### Directions
Answer these from the text on the Rebbe's Bar Mitzvah letters:
(a) For how long did Lubavitcher Chassidim and world Jewry have the Rebbe in their midst in a physical body?
(b) What did the Rebbe send to each boy who told him of his upcoming Bar Mitzvah?
(c) What custom was followed tonight?

### Selected text
— START —

For more than four decades, Lubavitcher Chassidim, and world Jewry merited to have the Lubavitcher Rebbe in their midst in a physical body. After the ravages and destruction of the Holocaust, the Rebbe not only dedicated himself to the rebuilding and rejuvenation of Chabad, he was actually involved in the building of Jewish communities throughout the world.

As strange as it sounds, the Rebbe, this phenomenal Torah giant and leader of world Jewry, had sufficient time in his schedule to send a letter of greeting and blessing to each and every boy who notified him of his upcoming Bar Mitzvah.

On the surface the letters seemed identical. However, each letter was addressed individually to the respective Bar Mitzvah celebrant and signed personally with the Rebbe’s holy hand. To the Bar Mitzvah boy this letter was a cherished source of inspiration and he or his mentors would reflect on a lesson derived from the letter’s wording. In keeping with the popular adage that the words of the righteous are everlasting, tonight we followed the custom of reading the letter the Rebbe would address to a Bar Mitzvah.

— END —

### Provided data
— START —

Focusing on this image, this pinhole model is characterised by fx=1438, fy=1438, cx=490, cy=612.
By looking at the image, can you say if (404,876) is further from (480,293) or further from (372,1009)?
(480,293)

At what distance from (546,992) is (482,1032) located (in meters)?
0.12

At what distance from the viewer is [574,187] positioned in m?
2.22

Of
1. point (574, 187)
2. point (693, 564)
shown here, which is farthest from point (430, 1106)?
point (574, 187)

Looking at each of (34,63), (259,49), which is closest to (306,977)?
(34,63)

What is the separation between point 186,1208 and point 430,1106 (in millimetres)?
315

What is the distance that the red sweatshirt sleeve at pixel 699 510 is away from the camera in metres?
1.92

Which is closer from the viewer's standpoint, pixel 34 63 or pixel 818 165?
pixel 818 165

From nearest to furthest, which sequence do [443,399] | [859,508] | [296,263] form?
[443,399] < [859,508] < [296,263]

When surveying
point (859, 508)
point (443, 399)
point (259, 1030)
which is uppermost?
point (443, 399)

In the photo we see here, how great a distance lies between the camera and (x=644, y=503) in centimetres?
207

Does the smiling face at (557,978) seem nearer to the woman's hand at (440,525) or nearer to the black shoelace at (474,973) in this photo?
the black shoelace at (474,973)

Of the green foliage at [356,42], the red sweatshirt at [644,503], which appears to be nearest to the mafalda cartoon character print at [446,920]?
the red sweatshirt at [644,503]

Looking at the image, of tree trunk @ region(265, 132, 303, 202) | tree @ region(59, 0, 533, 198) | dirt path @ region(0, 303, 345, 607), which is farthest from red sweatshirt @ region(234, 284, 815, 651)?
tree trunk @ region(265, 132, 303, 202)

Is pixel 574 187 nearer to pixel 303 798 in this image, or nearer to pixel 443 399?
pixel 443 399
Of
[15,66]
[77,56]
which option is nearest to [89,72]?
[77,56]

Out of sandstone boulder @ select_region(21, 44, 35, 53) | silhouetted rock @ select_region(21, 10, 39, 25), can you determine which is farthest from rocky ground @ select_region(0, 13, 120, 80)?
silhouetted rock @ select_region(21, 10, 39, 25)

— END —

### Completed task
(a) For more than four decades.
(b) A letter of greeting and blessing.
(c) Reading the letter the Rebbe would address to a Bar Mitzvah.